Source excerpt –
════════════════

- District Inspector C.M (sic) Potter Royal Irish Constabulary, reported by Dublin Castle to have run into an ambush between Clougheen (sic) and Cahir last week. Notice that appeared in the Freeman's Journal, Wednesday, 27 April 1921, the evening on which Potter was killed.
- Other name: "Chum"
- Occupations: District inspector, Royal Irish Constabulary

= Gilbert Potter =

Irish police officer

Gilbert Norman Potter (10 July 1878 – 27 April 1921) was a district inspector of the Royal Irish Constabulary. He was born in Dromahair, County Leitrim, a son of Rev. Joseph Potter, Church of Ireland Rector of Drumlease Parish, and Mrs. Jane Potter. He was stationed at Cahir, County Tipperary, during the Irish War of Independence. In April 1921 he was captured and executed by the Irish Republican Army in reprisal for the British execution of Thomas Traynor, an Irish republican.

════════════════

Provided records –

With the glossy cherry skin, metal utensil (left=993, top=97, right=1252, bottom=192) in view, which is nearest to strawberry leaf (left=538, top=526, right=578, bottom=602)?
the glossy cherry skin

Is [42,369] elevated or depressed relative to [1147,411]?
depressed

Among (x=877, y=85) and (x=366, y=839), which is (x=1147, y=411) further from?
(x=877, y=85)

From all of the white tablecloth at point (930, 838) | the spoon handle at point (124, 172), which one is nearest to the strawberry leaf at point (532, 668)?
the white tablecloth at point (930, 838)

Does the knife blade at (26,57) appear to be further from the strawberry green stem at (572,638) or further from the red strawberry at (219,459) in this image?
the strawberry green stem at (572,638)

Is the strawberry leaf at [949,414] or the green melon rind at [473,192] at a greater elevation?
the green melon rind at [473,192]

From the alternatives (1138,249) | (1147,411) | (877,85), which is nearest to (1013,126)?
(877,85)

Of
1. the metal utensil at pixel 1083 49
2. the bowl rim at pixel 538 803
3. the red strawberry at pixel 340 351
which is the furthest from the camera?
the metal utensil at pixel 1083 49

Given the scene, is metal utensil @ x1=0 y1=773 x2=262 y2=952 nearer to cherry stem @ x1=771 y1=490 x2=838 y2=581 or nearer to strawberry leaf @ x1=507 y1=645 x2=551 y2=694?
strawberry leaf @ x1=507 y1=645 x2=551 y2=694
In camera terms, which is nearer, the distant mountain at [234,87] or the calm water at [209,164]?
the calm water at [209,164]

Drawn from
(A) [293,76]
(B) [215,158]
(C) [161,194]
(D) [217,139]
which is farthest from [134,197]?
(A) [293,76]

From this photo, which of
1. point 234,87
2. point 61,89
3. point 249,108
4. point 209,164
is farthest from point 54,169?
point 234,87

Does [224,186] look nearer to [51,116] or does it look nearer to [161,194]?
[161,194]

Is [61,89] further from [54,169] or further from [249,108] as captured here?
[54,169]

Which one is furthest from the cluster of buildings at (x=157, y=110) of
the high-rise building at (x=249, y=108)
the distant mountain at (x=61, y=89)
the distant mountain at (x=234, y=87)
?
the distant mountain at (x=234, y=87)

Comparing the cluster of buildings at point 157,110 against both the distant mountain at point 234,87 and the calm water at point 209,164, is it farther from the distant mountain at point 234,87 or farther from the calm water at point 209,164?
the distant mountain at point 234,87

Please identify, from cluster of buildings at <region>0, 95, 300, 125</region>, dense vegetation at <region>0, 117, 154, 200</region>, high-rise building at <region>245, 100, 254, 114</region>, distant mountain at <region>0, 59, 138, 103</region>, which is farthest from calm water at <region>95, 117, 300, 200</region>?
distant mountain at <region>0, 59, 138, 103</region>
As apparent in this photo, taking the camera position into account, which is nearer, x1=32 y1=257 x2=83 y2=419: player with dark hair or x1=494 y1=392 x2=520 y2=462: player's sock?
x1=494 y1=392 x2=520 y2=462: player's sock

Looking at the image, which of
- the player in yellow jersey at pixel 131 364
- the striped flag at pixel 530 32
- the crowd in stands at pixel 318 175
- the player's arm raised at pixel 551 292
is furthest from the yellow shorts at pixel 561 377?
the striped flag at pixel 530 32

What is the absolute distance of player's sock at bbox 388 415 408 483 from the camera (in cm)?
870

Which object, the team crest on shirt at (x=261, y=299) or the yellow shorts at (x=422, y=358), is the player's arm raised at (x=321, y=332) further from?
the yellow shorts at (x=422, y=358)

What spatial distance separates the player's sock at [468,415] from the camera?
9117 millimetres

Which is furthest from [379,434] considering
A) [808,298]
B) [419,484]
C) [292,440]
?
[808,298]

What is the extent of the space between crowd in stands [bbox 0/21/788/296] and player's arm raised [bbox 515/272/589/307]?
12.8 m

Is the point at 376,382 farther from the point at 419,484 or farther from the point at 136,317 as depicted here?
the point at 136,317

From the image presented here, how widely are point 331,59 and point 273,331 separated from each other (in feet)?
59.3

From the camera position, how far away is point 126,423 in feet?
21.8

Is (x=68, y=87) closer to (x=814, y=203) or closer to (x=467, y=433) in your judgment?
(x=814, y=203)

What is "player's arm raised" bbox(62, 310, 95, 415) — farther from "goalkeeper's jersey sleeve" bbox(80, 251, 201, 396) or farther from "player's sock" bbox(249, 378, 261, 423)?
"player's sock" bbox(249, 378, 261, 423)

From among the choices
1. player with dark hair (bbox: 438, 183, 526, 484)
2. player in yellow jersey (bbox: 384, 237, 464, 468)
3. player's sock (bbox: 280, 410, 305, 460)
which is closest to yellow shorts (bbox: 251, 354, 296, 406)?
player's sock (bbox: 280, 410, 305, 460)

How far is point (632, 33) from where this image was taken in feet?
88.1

════════════════

Answer these questions from the Gilbert Potter passage:
(a) In which newspaper did the notice about Potter appear?
(b) Where was Potter born?
(c) Where was he stationed during the Irish War of Independence?
The rows have no connection to the Gilbert Potter passage.

Expected output –
(a) The Freeman's Journal.
(b) Dromahair, County Leitrim.
(c) Cahir, County Tipperary.